A Framework for Exploring and Disentangling Intersectional Bias: A Case Study in Fetal Ultrasound

arXiv cs.LG / 5/6/2026

📰 NewsSignals & Early TrendsIdeas & Deep AnalysisModels & Research

Key Points

  • The paper argues that in image-based medical AI tasks like fetal ultrasound, performance gaps may persist even with adequate demographic representation because accuracy depends heavily on image quality.
  • It proposes a structured framework to detect intersectional bias by combining unsupervised slice discovery, factor-wise analysis, and targeted intersectional evaluation to disentangle demographic, clinical, and acquisition influences.
  • Using 94,000+ fetal ultrasound images, the study analyzes bias in both a state-of-the-art deep learning model and the Hadlock regression standard and finds that pixel spacing (PS) is a consistent driver of performance differences.
  • The authors report that higher PS can yield up to ~24% improvements for certain subgroups, but because PS is often adjusted for high maternal BMI or low gestational age (GA), the effect risks confounding.
  • Their intersectional results suggest some of the PS-related signal is explained by GA, while PS improvements remain across BMI groups, underscoring the need for acquisition-aware and interaction-aware fairness evaluation in medical AI.

Abstract

Bias in medical AI is often framed as a problem of representation. However, in image-based tasks such as fetal ultrasound, performance disparities can arise even when representation is adequate, because predictive accuracy depends strongly on image quality. Image quality is shaped by acquisition conditions and operator expertise, as well as patient-dependent factors such as maternal body mass index (BMI), all of which may correlate with sensitive demographic features. Consequently, observed disparities may reflect the combined influence of demographic, clinical, and acquisition-related factors rather than data imbalance alone, and may obscure underlying interaction or confounding effects. We propose a structured framework to explore and detect intersectional bias, combining unsupervised slice discovery, systematic factor-wise analysis, and targeted intersectional evaluation. In a case study of over 94{,}000 ultrasound images for fetal weight estimation, we analyze bias in a state-of-the-art deep learning (DL) model and the clinical standard Hadlock, a regression formula using biometric measurements.
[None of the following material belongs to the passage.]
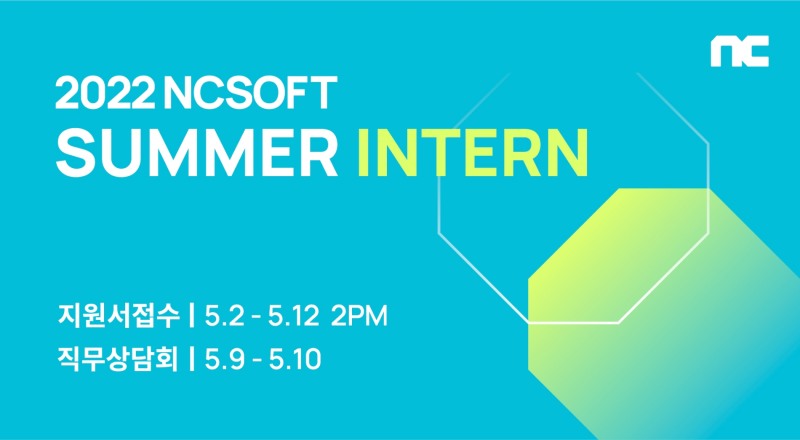 nc

2022 NCSOFT
SUMMER INTERN

지원서접수 | 5.2 - 5.12 2PM
직무상담회 | 5.9 - 5.10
Pixel spacing (PS) -- a parameter considered suboptimal in current acquisition protocols -- emerged as a consistent driver of performance differences, with higher PS associated with improvements of up to 24\% in selected subgroups for both models. Because PS is often adapted in cases of high BMI or low gestational age (GA), this effect carries a substantial risk of confounding. Our intersectional analysis revealed that part of the PS-associated signal is explained by GA, while PS-related improvements persist across BMI strata, highlighting the importance of acquisition-aware and interaction-aware evaluation in medical AI fairness research.